Aim of the task: Copy the lines from the one containing "Sort these objects" down to the one containing "Answer: the narrow", both included, without changing a character.

Dataset entries
________

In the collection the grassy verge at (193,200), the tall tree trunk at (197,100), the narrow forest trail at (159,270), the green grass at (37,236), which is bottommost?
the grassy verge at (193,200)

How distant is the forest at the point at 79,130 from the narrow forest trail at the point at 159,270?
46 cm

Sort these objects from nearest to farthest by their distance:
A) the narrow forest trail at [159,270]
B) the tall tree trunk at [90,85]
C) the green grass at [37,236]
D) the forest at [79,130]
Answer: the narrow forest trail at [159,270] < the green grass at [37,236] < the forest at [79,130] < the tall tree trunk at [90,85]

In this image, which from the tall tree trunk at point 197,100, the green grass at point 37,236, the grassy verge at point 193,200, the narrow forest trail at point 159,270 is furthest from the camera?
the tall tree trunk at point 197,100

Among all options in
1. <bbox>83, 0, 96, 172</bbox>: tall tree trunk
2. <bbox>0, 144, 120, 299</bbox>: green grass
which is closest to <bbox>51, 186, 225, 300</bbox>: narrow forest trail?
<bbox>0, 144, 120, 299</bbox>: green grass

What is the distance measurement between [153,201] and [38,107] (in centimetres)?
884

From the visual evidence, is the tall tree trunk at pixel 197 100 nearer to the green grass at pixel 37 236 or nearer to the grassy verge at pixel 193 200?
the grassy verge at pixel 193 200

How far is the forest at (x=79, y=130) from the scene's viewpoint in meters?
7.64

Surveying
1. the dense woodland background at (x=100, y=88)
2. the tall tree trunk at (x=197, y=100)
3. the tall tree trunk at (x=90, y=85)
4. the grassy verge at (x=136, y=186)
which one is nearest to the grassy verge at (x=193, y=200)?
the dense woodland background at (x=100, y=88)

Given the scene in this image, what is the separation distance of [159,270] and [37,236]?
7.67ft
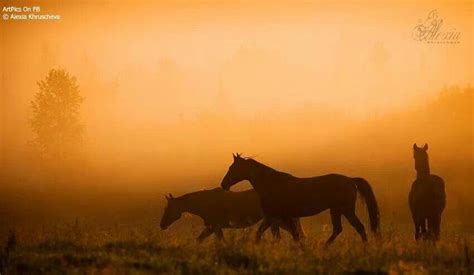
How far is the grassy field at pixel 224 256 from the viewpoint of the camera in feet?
30.6

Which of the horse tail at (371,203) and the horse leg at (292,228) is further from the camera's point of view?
the horse tail at (371,203)

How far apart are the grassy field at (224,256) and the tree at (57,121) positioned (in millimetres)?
16126

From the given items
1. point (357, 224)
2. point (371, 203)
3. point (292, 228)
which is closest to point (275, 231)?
point (292, 228)

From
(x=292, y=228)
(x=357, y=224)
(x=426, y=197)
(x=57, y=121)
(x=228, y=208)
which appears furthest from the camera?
(x=57, y=121)

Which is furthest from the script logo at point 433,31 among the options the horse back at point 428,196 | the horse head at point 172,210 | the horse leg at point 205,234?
the horse leg at point 205,234

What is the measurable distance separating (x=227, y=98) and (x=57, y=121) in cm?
838

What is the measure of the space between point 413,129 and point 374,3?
10082mm

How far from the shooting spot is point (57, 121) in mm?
27984

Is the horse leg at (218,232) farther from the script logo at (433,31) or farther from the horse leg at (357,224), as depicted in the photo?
the script logo at (433,31)

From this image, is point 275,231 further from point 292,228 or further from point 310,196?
point 310,196

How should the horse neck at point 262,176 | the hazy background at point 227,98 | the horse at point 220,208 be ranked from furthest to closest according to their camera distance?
the hazy background at point 227,98 → the horse at point 220,208 → the horse neck at point 262,176

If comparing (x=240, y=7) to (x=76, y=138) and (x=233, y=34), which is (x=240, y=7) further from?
(x=76, y=138)

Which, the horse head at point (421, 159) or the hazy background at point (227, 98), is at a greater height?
the hazy background at point (227, 98)

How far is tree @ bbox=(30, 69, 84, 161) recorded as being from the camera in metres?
27.1
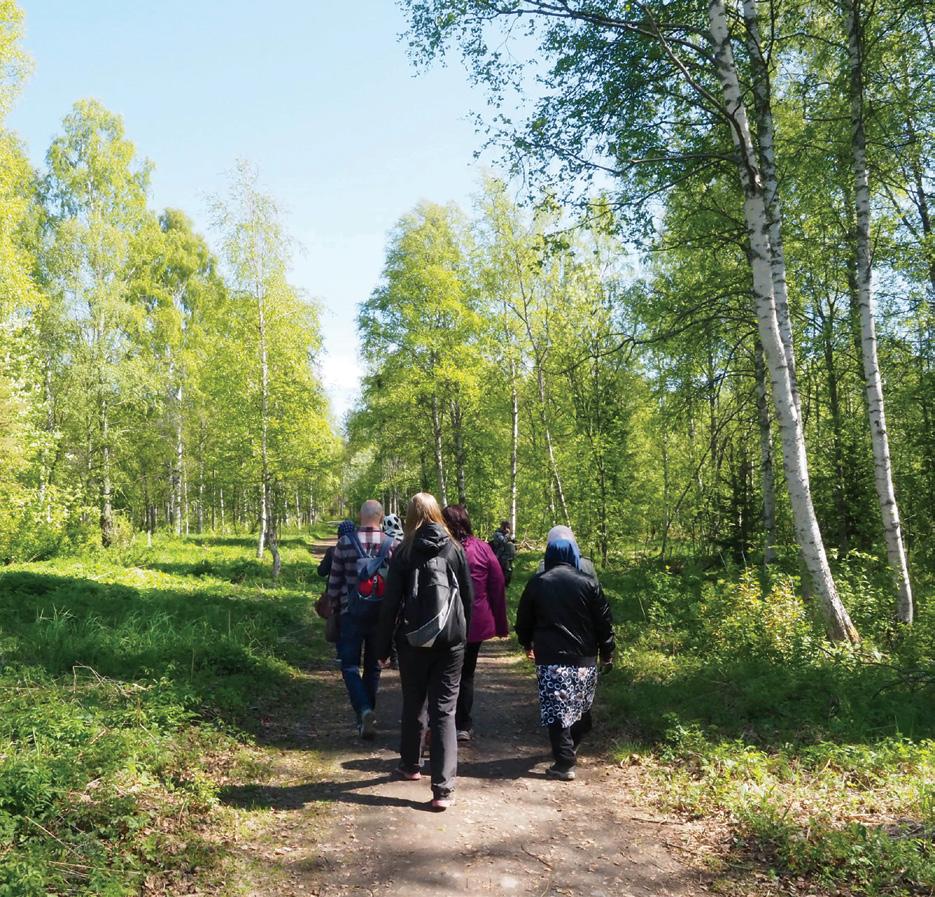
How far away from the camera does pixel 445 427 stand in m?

________

Exercise answer:
Sort these objects from nearest to farthest by their distance:
A) the narrow forest trail at [159,270]
B) the tall tree trunk at [90,85]
C) the green grass at [37,236]
D) the forest at [79,130]
Answer: the narrow forest trail at [159,270] < the green grass at [37,236] < the forest at [79,130] < the tall tree trunk at [90,85]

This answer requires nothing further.